2 min read · from UNINTENDED by Mayank Mehta
In June 1971, President Richard Nixon stood at a podium and declared drug abuse public enemy number one. The War on Drugs had begun. Over the following decades, under Nixon, Reagan, and their successors, the United States would spend over a trillion dollars on enforcement, interdiction, and incarceration. The goal was to eliminate the drug trade by making it so dangerous and so costly that suppliers would give up and users would stop.
The suppliers didn't give up. They adapted.
As police cracked down on marijuana, traffickers shifted to cocaine, which was more profitable per unit of weight and easier to smuggle. When cocaine routes were disrupted, suppliers concentrated the product into crack, which was cheaper and more addictive. When heroin supply chains were targeted, chemists developed synthetic opioids like fentanyl, which is fifty times more potent than heroin and can be manufactured in a basement. Each round of enforcement produced a more concentrated, more dangerous, more profitable product.

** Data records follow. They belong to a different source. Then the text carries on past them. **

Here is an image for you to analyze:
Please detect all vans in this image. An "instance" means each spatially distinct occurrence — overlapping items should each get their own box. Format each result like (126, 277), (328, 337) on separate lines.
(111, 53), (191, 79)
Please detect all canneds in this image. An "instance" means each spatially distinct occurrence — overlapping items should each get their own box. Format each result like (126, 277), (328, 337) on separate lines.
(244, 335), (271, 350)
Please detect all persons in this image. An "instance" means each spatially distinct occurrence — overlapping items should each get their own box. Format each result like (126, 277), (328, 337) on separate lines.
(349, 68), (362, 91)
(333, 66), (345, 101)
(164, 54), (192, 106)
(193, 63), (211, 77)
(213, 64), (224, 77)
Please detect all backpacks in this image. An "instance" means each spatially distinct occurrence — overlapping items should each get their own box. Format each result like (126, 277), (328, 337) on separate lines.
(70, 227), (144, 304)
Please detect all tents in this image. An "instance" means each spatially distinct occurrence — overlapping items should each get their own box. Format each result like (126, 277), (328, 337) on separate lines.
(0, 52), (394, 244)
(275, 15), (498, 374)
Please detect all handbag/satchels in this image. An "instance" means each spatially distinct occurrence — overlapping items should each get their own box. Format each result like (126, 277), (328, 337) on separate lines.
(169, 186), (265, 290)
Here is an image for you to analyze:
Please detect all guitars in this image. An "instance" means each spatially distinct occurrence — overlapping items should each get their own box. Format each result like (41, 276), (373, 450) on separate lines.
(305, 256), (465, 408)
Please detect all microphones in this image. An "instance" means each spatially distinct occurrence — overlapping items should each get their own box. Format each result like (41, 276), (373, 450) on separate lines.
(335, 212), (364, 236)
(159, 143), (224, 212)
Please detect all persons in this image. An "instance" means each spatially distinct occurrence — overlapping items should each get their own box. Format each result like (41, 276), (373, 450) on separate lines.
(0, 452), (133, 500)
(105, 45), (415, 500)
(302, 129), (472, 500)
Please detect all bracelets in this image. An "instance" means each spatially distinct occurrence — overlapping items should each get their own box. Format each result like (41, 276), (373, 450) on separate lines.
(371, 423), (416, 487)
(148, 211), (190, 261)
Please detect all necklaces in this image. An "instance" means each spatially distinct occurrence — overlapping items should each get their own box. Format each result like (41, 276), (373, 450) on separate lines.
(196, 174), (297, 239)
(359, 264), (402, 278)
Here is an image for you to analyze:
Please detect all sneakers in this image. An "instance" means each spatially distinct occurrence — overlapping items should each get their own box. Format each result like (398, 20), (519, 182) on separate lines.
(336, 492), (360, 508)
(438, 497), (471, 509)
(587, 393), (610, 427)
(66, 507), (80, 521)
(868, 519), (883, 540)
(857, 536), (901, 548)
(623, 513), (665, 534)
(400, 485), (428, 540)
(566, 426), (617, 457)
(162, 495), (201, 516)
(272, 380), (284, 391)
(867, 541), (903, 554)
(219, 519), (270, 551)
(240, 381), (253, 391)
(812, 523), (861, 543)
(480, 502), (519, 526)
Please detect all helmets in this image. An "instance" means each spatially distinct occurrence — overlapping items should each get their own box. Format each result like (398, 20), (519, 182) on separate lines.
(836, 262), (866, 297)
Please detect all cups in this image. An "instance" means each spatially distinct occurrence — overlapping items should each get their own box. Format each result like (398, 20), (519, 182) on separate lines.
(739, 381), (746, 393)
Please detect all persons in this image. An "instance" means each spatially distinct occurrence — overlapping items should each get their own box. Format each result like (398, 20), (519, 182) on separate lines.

This pattern is so consistent that it has a name. Criminologist Richard Cowan called it the Iron Law of Prohibition: the harder the enforcement, the more potent the substance becomes. The same dynamic played out during alcohol Prohibition in the 1920s, when beer and wine gave way to bathtub gin and moonshine. Traffickers respond to enforcement by maximizing value per unit of volume. The result is drugs that are smaller, easier to hide, and far more likely to kill.
Meanwhile, the human cost mounted. The United States incarcerated more people per capita than any country on earth, and the burden fell disproportionately on Black and Hispanic communities. Families were shattered. Neighborhoods were hollowed out. Men convicted of nonviolent drug offenses received sentences longer than those given to some violent criminals. The prison system, swollen beyond capacity, became a graduate school for criminal networks rather than a deterrent against them.
Fifty years and a trillion dollars later, drug use in America hasn't meaningfully declined. Overdose deaths have reached record highs. The cartels are richer and more powerful than ever. And the communities the War on Drugs was supposed to protect have been among its most devastating casualties.
The war didn't fail because the people fighting it were incompetent or insincere. It failed because it was built on an assumption that turned out to be wrong: that you can eliminate demand by attacking supply. You cannot. You can only change the shape of the supply, and in this case, the shape it took was smaller, stronger, and deadlier.